:: INSTRUCCIONES ::
A - Indica si cada afirmación coincide con el cuaderno de entrenamiento sin balancear: (i) el cuaderno analiza el escenario con el conjunto de datos balanceado; (ii) la clase XGBClassifier se importa desde xgboost; (iii) la ruta de las etiquetas apunta al archivo etiquetas.csv dentro de la carpeta data. Responde sí o no y cita textualmente las palabras del cuaderno que lo deciden.
B - En el cuaderno de entrenamiento sin balancear, ¿desde qué módulo se importa la clase ClasificadorMora?
C - Continúa el cuaderno de entrenamiento sin balancear a partir de su última línea de código.

:: FRAGMENTO DEL CUADERNO ::
★ ★ ★ ★ ★ ★ ★

# Entrenamiento ML sin balancear

En este cuaderno se exploran los modelos de machine learning a implementar para definir el de mejor ajuste. Se analiza el escenario con el conjunto de datos sin balancear.

In [1]:
import os
import sys
import json

import numpy as np

from typing import Optional, Any

from sklearn.metrics import (
    mean_squared_error, 
    accuracy_score, 
    recall_score
)

from sklearn.model_selection import(
    StratifiedKFold,
    GridSearchCV,
    RandomizedSearchCV
)

from sklearn.linear_model import LogisticRegression
from sklearn.discriminant_analysis import QuadraticDiscriminantAnalysis
from sklearn.svm import SVC
from sklearn.neighbors import KNeighborsClassifier
from sklearn.ensemble import(
    RandomForestClassifier, HistGradientBoostingClassifier, AdaBoostClassifier
)
from xgboost import XGBClassifier


home_path = os.path.dirname(os.getcwd())
sys.path.append(home_path)

source_path = os.path.join(os.path.dirname(os.getcwd()),'src')
sys.path.append(source_path)

from src.model_management import ClasificadorMora

path_etiquetas = os.path.join(home_path, 'data', 'etiquetas.csv')

★ ★ ★ ★ ★ ★ ★

:: MATERIAL PROPORCIONADO ::

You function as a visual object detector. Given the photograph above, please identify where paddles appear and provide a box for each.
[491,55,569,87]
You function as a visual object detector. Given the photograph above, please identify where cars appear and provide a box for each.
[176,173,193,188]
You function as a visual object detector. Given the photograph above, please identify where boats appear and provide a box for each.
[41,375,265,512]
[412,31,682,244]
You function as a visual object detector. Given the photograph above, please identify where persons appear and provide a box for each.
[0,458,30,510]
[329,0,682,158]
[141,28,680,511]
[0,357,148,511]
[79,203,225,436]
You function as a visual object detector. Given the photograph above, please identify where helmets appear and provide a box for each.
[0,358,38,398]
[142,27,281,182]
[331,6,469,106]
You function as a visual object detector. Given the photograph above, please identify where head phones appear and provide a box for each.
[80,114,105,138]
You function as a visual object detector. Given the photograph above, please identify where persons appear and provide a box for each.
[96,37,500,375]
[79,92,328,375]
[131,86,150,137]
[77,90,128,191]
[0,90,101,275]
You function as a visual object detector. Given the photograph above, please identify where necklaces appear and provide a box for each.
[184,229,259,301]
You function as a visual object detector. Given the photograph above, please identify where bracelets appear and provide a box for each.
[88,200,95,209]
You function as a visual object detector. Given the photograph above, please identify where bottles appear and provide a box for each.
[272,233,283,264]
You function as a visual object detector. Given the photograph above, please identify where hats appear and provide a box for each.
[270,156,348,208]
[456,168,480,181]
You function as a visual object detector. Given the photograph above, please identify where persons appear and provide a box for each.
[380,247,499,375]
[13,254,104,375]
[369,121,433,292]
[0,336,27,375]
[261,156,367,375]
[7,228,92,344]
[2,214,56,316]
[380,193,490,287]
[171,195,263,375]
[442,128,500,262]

★ ★ ★ ★ ★ ★ ★

:: RESPUESTAS ::
A -
(i) No: "Se analiza el escenario con el conjunto de datos sin balancear."
(ii) Sí: "from xgboost import XGBClassifier"
(iii) Sí: "path_etiquetas = os.path.join(home_path, 'data', 'etiquetas.csv')"

B - Desde el módulo src.model_management.

C -
path_info_clientes = os.path.join(home_path, 'data', 'informacion_clientes.csv')
path_hist_transacciones = os.path.join(home_path, 'data', 'historial_transacciones.csv')



In [2]:
def obtener_threshold(
        y_true:np.ndarray, 
        y_proba:np.ndarray,
        metric:Optional[Any]=accuracy_score,
        greater_is_better:Optional[bool]=False,
        **kwargs
    ):
    
    """
    Función que permite hallar el threshold óptimo para maximizar una métrica de clasificación.

    Args:
    ----------
    y_true:np.ndarray
        Arreglo unidimensional con los valores reales de las etiquetas
    y_proba:np.ndarray
        Arreglo unidimensional con los valores predichos para la probabilidad de la etiqueta 1.
    metric:Optional[Any]=accuracy_score
        Métrica a optimizar con la selección del threshold
    greater_is_better:Optional[bool]=False
        Indicador de si la metrica debe maximizarse o minimizarse
    """

    grid = np.arange(0.0,1.01,0.01)

    if greater_is_better:
        t_index = np.argmax(list(map(
            lambda threshold: metric(y_true,np.where(y_proba >= threshold, 1.0, 0.0), **kwargs), grid
        )))
    else:
        t_index = np.argmin(list(map(
            lambda threshold: metric(y_true,np.where(y_proba >= threshold, 1.0, 0.0), **kwargs), grid
        )))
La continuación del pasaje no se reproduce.